Jogará primeiro contra o Moreirense FC, em casa, na partida teoricamente mais fácil, para logo a seguir viajar até aos Açores, onde defronta o CD Santa Clara. Os insulares não são o adversário “ideal” para este momento do Sporting CP, porque a jogar no seu estádio apresentam muita coesão defensiva e capacidade para explorar, em transição rápida, as costas do adversário, bem como toda a sua fragilidade no setor mais recuado.

Carlos Vinícius fez um “bis e meio” no jogo frente ao CS Marítimo
Fonte: Carlos Silva / Bola na Rede

A luta pela Europa e a cauda da tabela

A Primeira Liga Portuguesa não significa só “três grandes” e tem muitos outros focos de interesse que poderão dar um “picante” diferente no nosso campeonato até ao fim de 2019.

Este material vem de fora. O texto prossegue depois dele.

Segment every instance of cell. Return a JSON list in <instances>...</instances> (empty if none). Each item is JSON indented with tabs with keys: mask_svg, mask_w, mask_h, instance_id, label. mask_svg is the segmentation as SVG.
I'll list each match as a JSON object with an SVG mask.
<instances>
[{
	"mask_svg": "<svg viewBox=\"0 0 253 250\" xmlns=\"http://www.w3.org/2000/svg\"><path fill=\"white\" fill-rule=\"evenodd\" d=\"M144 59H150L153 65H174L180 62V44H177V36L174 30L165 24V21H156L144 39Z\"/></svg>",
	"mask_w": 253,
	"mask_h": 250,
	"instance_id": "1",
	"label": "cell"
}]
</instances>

Desde logo, o FC Famalicão. Antes de viajar até à Luz, a equipa sensação desta época joga frente ao CD Tondela, que na minha opinião, é outra das formações que melhor futebol tem desempenhado. Ainda na 13ª jornada vamos ter um duelo “Madeira vs Açores”, personificado no CS Marítimo vs CD Santa Clara, que marca a estreia de José Gomes no comando técnico dos rubro-negros a jogar em casa e contra um clube “do seu campeonato”.

Nuno Manta Santos, que saiu precisamente do CS Marítimo para o CD Aves, vai estrear-se também frente aos seus adeptos contra um SC Braga na melhor forma da época. Vai ser muito difícil sair da posição de “lanterna vermelha” para os avenses.

Por falar nos “Gverreiros do Minho”, estes têm uma excelente oportunidade para pular lugares na tabela classificativa. Para além do CD Aves, já no próximo fim-de-semana, na jornada 14 defrontam outro dos clubes que está na cauda da classificação, o FC Paços de Ferreira. Já o Vitória SC, a passar uma fase mais “fraca” em termos de resultados, defronta o Portimonense SC no Algarve e depois viaja até Barcelos, onde defronta o Gil Vicente FC.

Em suma, considero que estas duas jornadas têm jogos muito interessantes, principalmente devido à forma actual de algumas equipas, devido aos compromissos internacionais de alguns deles a meio da semana e ainda pela “intromissão” da Taça da Liga nestas contas, que conta com partidas decisivas já a partir de hoje.